The significant increase in the tryptophan metabolite, kynurenic acid, may have important implications regarding the protection to the colon afforded by walnuts. In a recent comprehensive review by Wirthgen et al. [21
], the remarkably broad scope of biological activity exerted by kynurenic acid is discussed. As a product of the kynurenine pathway of tryptophan metabolism, kynurenic acid exerts potent anti-inflammatory and immunosuppressive properties via its ability to act as a ligand of G protein-coupled receptor 35 (GPR35) and the aryl hydrocarbon receptor (AhR) [21
]. We speculate that the immunomodulatory properties of kynurenic acid may contribute, in part, to the resolution of inflammation observed in the present study.

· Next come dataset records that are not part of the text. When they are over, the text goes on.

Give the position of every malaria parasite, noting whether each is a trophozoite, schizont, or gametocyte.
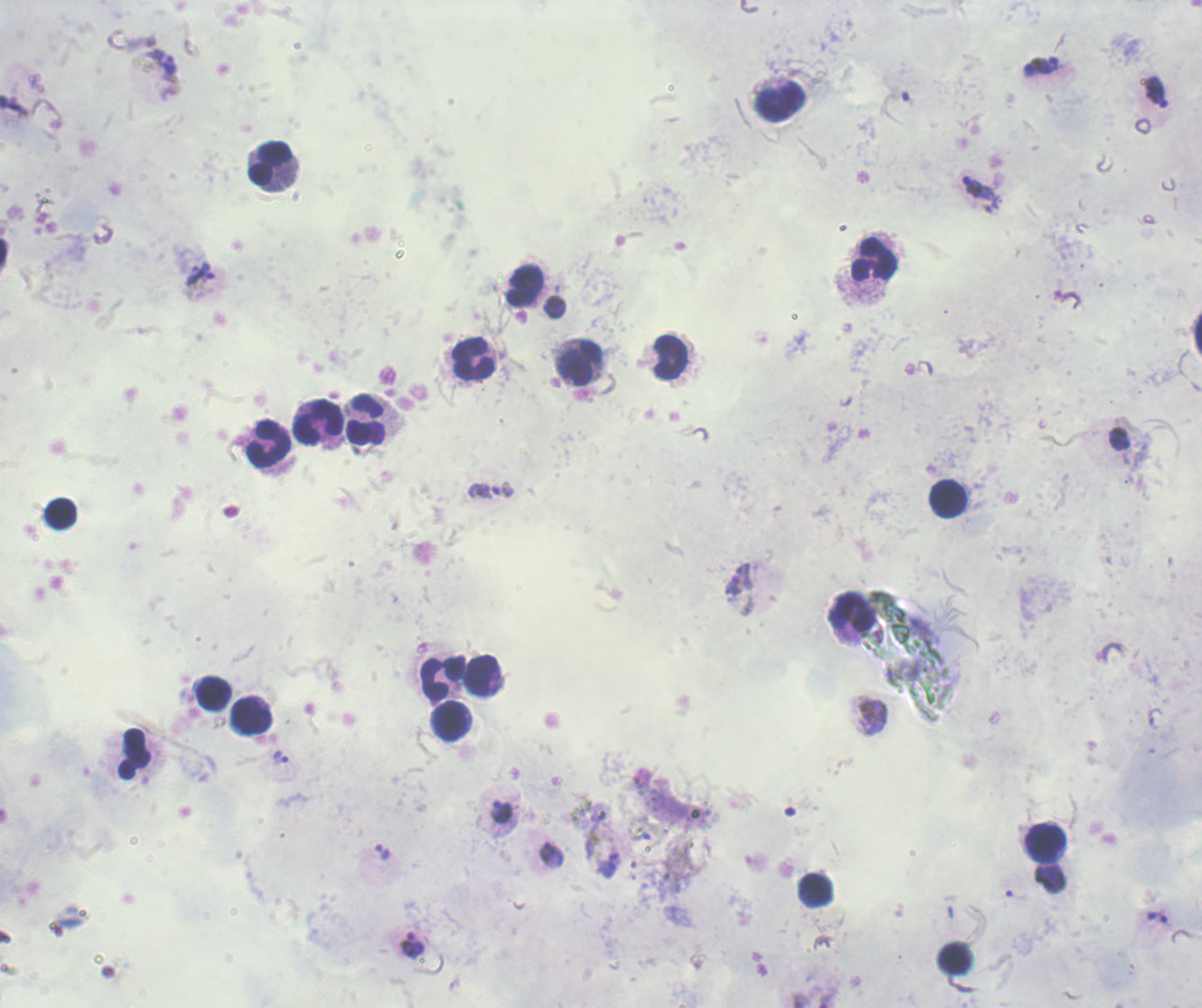
Approximate centers as [x, y] in pixels.
Trophozoites: [163, 62], [1041, 65], [1156, 93], [979, 188], [199, 272], [1119, 440], [503, 488], [736, 579], [870, 715], [281, 758], [501, 811], [382, 852], [551, 854], [610, 866], [1158, 918], [413, 944].
No schizont or gametocyte forms observed.

Approximate centers as [x, y] in pixels.
Summary:
  - Leukocyte locations: [779, 101], [272, 165], [873, 258], [525, 284], [669, 358], [473, 359], [581, 362], [366, 420], [319, 423], [269, 445], [948, 498], [61, 513], [849, 610], [485, 675], [443, 678], [212, 694], [252, 715], [450, 721], [133, 753], [1045, 844], [815, 891], [955, 958]
  - Background quality: unsatisfactory
  - Context: previously used in a real diagnosis
  - Preparation: thick blood film
  - Field of view: single
  - Stain: Romanowsky
  - Magnification: 100x
  - Image size: 1202×1008 pixels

The conditioning of the colon afforded by walnut supplementation may also be associated with the ellagitannins, a group of complex phytochemicals commonly found in walnuts and other natural products that give rise within the gut to ellagic acid and the urolithins, a potent family of antioxidants [1
]. In fact, it has been shown that ellagic acid exhibits more potent radical scavenging and metal chelating activities than other well-known antioxidant compounds, including the tocopherols and ascorbic acid [44
]. In addition, several studies have shown that administration of ellagic acids or pomegranate polyphenolics significantly attenuated DSS-induced colitis [45
]. Furthermore, free ellagic acid is metabolized by the gut microbiome to the urolithins [48
], a large group of molecules that have been extensively studied for their antioxidant, anti-inflammatory and anti-cancer activities [49
]. In fact, a recent study by Singh et al. [53
] showed that urolithin A and its potent synthetic analogue protected from 2,4,6-trinitrobenzene sulphonic acid (TNBS)-induced or DSS-induced colitis through enhancement of gut barrier function by activating the nuclear factor erythroid 2-related factor 2 (Nrf2) pathway. In the present study, we found a modest, although non-significant trend towards increased levels of urolithin A in the colons of mice treated with 14% walnuts (C13H8O4; 1.77-fold; p
= 0.630; data not shown). Based upon these results, we believe that further targeted analysis of ellagic acid-derived metabolites may be warranted in order to better define the potential role of the urolithins in the maintenance of colon health, particularly with respect to ulcerative colitis.